I don't want to turn this blog into the Chronicle's loyal (or not so loyal) opposition, but this caught my attention today.
The Mediocre Professor. Shorter Chronicle: Professor Mediocre laments his mediocrity. Some might find this depressing, but I find it irritating. He wants suggestions? I've got suggestions.
Take some vitamins and show a little energy. The students respond to your energy. If all you're showing them is sighs and ennui, guess what they'll reflect back to you?
If you speak the way you write, try turning your efforts outward instead of inward: the point of teaching is communicating directly, not being Henry James with well-turned sentences. I'm not criticizing your writing; I'm just saying that teaching demands something different.
Teaching is like playing tennis, not like performing Hamlet. Students are not interested in watching you dramatically stare out the window as you ponder self-doubt and despair; leave that to the student from Wittenberg. They're adolescents, or just out of adolescence. They have enough self-doubt and despair for the both of you. It's your job to get them to hit the ball back and keep the discussion going. If they don't hit the first one, lob another. They want to talk about the literature, but you may not have served them something that they can respond to. Try a different approach.
If you really think the students are right and that the humanities are a dying carcass, have you thought about doing something that you would really like to do and giving your spot up to one of the eager hordes of Ph.D. jobseekers out there? I don't want to sound too much like Willy Loman, but in a way part of your job is to sell the humanities. You can't sell a product that you don't believe in.
All those laments about "digital twitterings" are a red herring. If you think the students are uniquely indifferent nowadays, you should look back at the laments about students from ancient times to the present.
Also, "digital" means a different form of expression, not a killer technology that swallows up books. This isn't a deathmatch between digital media and the humanities, however much the news media like to propose that it is. They're in love with the "digital natives" idea and celebrity culture, too, but that doesn't mean that they're right.
In fact, that isn't a bad starting place for a discussion with your class. How about it?
4 comments:
This article made me both depressed _and_ mad!
Seriously, I love teaching and I have no job next year! Can I have this guys ktxbai?
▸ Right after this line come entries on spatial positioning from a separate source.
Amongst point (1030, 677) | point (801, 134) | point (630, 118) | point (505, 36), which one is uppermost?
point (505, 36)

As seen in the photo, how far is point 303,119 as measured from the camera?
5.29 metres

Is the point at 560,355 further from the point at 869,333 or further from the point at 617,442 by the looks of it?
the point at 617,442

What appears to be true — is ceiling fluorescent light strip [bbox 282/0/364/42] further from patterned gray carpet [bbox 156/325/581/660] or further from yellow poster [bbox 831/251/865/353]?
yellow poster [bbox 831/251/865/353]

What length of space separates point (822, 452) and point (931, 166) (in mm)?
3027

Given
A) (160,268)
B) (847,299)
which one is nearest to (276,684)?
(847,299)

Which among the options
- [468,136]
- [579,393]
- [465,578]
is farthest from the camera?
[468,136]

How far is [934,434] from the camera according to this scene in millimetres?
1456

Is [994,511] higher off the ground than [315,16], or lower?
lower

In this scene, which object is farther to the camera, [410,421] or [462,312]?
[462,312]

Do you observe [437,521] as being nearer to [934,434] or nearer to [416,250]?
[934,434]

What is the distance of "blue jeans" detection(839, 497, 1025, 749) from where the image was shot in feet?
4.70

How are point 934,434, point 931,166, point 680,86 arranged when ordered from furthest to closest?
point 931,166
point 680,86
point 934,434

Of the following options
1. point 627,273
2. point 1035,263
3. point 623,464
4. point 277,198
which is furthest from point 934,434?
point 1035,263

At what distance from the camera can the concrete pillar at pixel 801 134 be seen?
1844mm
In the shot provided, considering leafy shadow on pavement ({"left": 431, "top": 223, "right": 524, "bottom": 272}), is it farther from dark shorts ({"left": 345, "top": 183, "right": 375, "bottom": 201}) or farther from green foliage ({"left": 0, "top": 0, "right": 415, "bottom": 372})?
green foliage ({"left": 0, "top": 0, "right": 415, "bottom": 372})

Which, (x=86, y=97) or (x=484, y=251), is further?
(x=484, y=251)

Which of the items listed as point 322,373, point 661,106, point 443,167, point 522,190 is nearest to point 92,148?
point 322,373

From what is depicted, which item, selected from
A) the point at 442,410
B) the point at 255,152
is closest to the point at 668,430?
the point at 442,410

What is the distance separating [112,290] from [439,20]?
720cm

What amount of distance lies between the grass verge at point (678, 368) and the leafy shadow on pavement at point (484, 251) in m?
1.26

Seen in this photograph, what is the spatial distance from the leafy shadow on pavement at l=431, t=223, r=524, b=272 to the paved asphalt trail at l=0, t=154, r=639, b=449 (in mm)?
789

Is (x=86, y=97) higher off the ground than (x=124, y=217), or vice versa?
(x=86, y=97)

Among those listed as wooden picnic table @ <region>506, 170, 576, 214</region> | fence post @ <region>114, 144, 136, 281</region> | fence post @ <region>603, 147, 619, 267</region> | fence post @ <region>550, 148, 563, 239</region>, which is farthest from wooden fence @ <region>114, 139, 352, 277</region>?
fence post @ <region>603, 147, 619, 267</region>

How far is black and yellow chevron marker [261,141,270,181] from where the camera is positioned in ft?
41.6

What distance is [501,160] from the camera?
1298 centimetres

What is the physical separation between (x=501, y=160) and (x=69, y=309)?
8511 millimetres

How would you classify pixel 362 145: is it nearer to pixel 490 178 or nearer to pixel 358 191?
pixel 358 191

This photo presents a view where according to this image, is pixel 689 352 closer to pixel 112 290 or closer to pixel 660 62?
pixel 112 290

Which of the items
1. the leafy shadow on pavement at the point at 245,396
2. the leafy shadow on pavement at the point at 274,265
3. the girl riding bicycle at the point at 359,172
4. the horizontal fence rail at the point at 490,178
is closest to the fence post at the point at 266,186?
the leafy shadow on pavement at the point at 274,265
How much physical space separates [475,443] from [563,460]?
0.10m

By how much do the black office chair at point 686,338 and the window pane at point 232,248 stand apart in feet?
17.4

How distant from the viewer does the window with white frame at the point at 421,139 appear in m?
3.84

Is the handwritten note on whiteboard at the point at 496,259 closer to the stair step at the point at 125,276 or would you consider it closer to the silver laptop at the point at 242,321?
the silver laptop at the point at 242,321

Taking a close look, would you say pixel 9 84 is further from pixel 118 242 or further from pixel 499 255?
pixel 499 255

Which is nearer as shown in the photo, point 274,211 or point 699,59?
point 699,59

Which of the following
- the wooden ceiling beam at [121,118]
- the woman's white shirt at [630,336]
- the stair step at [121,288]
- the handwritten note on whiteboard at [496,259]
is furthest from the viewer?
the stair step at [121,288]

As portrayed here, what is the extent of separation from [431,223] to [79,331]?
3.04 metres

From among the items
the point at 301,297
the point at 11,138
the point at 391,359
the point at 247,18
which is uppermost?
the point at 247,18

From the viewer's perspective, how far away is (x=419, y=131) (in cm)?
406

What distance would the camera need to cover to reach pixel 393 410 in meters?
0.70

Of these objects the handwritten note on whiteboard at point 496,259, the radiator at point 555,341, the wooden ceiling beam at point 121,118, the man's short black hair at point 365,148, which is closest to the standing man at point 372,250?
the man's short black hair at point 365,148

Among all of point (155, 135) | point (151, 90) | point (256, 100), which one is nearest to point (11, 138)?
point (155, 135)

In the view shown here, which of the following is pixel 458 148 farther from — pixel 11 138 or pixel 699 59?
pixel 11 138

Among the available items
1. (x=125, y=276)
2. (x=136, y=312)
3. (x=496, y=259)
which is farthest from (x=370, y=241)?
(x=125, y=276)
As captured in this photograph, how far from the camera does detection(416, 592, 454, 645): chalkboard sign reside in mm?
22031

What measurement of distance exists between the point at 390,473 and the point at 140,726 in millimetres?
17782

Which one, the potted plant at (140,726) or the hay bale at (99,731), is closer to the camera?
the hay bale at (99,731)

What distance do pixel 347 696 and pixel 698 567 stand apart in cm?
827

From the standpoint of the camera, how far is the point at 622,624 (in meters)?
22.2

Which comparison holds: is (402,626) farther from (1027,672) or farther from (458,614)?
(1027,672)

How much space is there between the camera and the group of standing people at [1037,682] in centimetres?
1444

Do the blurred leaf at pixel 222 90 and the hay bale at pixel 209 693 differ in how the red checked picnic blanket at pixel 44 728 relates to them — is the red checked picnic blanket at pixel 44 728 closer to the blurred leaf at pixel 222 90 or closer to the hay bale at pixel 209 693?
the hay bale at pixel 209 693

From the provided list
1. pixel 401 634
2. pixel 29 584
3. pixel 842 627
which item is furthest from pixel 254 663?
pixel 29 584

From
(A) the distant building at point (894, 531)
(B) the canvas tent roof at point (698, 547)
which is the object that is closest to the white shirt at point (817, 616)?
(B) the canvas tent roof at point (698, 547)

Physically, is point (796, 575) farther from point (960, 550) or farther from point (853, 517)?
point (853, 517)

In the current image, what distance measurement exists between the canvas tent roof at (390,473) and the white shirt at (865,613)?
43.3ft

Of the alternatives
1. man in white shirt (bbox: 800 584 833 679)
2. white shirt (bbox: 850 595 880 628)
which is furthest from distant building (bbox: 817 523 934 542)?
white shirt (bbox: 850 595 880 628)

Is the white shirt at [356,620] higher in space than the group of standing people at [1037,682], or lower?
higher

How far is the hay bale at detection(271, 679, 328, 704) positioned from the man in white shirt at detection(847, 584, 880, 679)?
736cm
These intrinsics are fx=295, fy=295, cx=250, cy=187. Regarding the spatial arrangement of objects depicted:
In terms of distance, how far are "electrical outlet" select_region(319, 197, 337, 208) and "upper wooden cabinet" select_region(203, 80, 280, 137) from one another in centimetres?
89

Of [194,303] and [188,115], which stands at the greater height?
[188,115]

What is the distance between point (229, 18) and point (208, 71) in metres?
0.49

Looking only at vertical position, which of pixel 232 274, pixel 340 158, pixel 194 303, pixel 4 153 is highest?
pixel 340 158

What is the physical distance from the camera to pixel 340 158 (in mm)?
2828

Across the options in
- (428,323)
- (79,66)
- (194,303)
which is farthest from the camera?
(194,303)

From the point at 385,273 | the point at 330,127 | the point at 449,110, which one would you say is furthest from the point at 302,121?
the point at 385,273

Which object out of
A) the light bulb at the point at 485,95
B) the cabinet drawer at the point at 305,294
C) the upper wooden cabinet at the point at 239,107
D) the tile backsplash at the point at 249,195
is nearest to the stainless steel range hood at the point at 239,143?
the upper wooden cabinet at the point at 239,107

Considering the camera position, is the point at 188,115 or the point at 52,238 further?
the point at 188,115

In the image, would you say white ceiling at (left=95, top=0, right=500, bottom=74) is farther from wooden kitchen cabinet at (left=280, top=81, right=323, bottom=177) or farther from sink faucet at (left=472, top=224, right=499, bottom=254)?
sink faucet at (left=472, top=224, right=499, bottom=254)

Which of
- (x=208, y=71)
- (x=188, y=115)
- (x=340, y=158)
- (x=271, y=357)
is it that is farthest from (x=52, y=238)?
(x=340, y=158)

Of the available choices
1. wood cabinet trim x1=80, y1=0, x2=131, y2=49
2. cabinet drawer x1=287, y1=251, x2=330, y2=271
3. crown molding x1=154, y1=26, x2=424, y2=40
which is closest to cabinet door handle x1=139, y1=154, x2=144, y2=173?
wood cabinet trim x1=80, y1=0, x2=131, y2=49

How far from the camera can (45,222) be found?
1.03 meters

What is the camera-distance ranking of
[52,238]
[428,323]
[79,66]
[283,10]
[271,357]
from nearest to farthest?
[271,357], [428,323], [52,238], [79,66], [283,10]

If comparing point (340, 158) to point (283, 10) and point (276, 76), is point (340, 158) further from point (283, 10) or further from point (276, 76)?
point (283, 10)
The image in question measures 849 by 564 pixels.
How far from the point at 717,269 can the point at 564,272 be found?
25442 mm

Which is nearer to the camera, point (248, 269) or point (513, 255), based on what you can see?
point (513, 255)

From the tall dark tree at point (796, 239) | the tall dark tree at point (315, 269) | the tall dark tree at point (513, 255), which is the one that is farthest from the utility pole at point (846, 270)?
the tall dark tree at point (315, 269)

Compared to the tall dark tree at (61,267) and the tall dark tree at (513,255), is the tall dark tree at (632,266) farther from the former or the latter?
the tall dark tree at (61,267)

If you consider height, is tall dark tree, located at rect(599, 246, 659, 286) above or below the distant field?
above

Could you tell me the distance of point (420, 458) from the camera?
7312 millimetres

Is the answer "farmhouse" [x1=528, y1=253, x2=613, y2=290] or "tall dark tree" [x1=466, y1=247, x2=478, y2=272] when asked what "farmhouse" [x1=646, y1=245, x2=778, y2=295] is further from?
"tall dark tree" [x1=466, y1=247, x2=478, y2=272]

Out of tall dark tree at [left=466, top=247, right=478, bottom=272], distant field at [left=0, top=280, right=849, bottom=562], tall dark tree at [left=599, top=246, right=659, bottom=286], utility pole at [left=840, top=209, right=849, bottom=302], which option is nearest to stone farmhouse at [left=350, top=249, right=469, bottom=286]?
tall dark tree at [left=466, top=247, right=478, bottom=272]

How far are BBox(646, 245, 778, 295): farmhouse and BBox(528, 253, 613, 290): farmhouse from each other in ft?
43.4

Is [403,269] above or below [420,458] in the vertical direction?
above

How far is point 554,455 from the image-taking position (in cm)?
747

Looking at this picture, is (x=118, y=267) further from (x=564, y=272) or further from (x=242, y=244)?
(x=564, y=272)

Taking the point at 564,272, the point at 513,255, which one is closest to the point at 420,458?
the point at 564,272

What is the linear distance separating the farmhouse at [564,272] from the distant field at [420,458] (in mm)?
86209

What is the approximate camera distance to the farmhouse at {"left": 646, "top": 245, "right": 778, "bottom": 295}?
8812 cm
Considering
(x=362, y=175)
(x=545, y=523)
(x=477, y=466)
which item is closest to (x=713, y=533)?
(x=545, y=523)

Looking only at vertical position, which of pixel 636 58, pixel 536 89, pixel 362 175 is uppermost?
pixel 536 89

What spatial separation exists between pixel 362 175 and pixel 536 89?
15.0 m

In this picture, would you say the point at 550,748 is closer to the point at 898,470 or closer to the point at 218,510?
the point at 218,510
The thing is, this guy is going to seem deep to a small cadre of groupies, and that's going to keep his whole career going.
My heart stopped reading his blog, and not in the way one's heart stops due to an epiphany. No, the way one's heart stops, I imaging, at the age of 102, in the middle of the night, when one knows it's ending, its over, and the light fades.
Unfortunately for his students, instead of dieing he continues to get up in front of them.
A most pathetic tragedy.
Sisyphus, you'd think he'd be happy to hand over his job, if that's how it makes him feel. He wouldn't be the first person to leave academe because he doesn't like it, and there's no shame in not being cut out for undergraduate teaching.
Carl, they may think he's deep, but all I can see is that he's deep in self-pity. Maybe I've watched too many Hollywood movies, but this is the place where some sage elder tells the Jimmy Stewart character to step up and show some gumption instead of settling for mediocrity.
Clairvoy, I think that's why I mentioned the vitamins; something about this post just drained the energy right out of me.